*Source extract*
The data difference management method of the embodiment will now be described while referring to
The storage sub-system 1 receives the target data and the sequence number from the storage sub-system 2, and writes the target data to the logical volume thereof (first storage resource). At this time, the sequence number is stored (in a predetermined table) in correlation with the write position information that specifies the storage location in the logical volume (first storage resource) in which the data has been written (S163). The write position information is represented using, for example, a sector number or a track number.
Next, the storage sub-system 3 receives the target data and the sequence number from the storage sub-system 2, and writes the target data to the logical volume thereof (third storage resource). When the writing is completed, the storage sub-system 3 transmits, to the storage sub-system 1, the target data to be written and the sequence number that is paired with this data (S165). Thus, the storage sub-system 1 receives the sequence number from the storage sub-system 3.
The storage sub-system 1 examines the received sequence and the correlation of the stored sequence number, and the corresponding write position information, so that the data not reflected to the logical volume (third storage resource) of the storage sub-system 3, i.e., the differential data, can be obtained. This examination is performed, for example, by deleting from the table the sequence numbers up to the write-end position and the write position information that are received from the storage sub-system 3 (S166).
The normal operation using the multi-copy method is performed in the above described manner.
An explanation will now be given for the recovery process performed when the storage sub-system 2 is halted due to a disaster.
As is shown in
When the storage sub-system 1 has detected the occurrence of a blockage in the storage sub-system 2 (S171), upon, for example, an operator's instruction, the operation performed by the host connected to the storage sub-system 2 is transferred to the sub-host connected to the storage sub-system 1.
Then, the storage sub-system 1 generates, in the control memory 6, a bit map that corresponds to the data storage location for a predetermined block unit of the logical volume (first storage resource) for the storage sub-system 1. And, based on the correlation between the sequence number and the updated data position information, both of which are stored in the storage sub-system 1 as differential data that is not reflected to the storage sub-system 3, the storage sub-system 1 renders ON the bit at the pertinent position of the bit map for which the data has been updated (S172).
Further, the differential data, which is stored in the logical volume of the storage sub-system 1 at the position corresponding to the position in the bit map where the bit has been rendered ON, is copied from the storage sub-system 1 to the storage sub-system 3 (S173). When the copying is completed, the temporary operation is initiated in the form where the data is copied from the storage sub-system 1 using a synchronous transfer (S174).

*Given material*

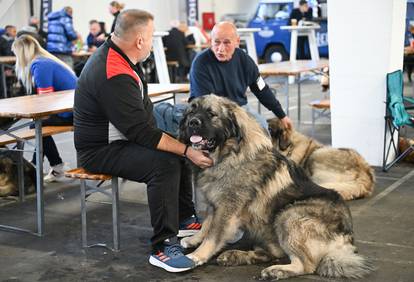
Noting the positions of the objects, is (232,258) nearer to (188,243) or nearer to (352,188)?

*Instructions for the task*
Continue the passage about data recovery between storage sub-systems from where it stops.

*Exercise result*
To change to the temporary operation, even when a blockage has occurred in the storage sub-system 2, not all the data in the storage sub-system 1 need be copied to the storage sub-system 3, only the differential data. Therefore, even when a satisfactory amount of data is not transmitted along the communication line between the storage sub-systems 1 and 3, the data stored in the logical volumes of the storage sub-systems can be easily synchronized.
An explanation will now be given for the process sequence performed when the storage sub-system 2 is recovered from the blockage and the temporary operation is changed to the normal operation.
First, the storage sub-system 1 copies all the data stored in its logical volume (first storage resource) to the logical volume (second storage resource) of the storage sub-system 2, and the operation is initiated using synchronous transfers wherein data is copied from the storage sub-system 1 to the storage sub-system 2. At this time, the asynchronous transfers between the storage sub-systems 1 and 3 are also continued. The storage sub-system 1 transmits, to the storage sub-system 2, the data written by the host and the sequence number provided in the data writing order. The storage sub-system 1 also transmits to the storage sub-system 3 the written data and the sequence number that were provided. The storage sub-system 2 stores the correlation between the write position information, which specifies the position of its logical volume (second storage resource) whereat the data was written, and the sequence number, which is provided in the data writing order (prepares a position information management table). The operating state at this time is shown in
The storage sub-system 3 receives the data and the sequence number from the storage sub-system 1, stores the data in its own logical volume (third storage resource), and transmits the correlated sequence number to the storage sub-system 2.
The storage sub-system 2 receives the sequence number from the storage sub-system 3. The storage sub-system 2 then compares the received sequence number with the correlation stored in the storage sub-system 2, so that the data not reflected to the logical volume of the storage sub-system 3, i.e., the differential data, can be obtained.
Then, during the temporary operation, the asynchronous transfer copying of the data from the storage sub-system 1 to the storage sub-system 3 is halted. After the asynchronous transfer is halted, the storage sub-system 2 generates, in its control memory, a bit map that is correlated with the data storage position for a predetermined block unit of the logical volume (second storage resource) of the storage sub-system 2. Then, based on the correlation between the sequence number and the write position information that are stored in the storage sub-system 2 for the differential data that is not reflected to the storage sub-system 3, the storage sub-system 2 renders ON a bit at the pertinent position in the bit map for which the data has been updated.
Next, when the storage sub-system 2 obtains, from the bit map, the differential data that is not yet reflected to the logical volume (third storage resource) of the storage sub-system 3 and the write position information, the storage sub-system 2 transmits them to the storage sub-system 2.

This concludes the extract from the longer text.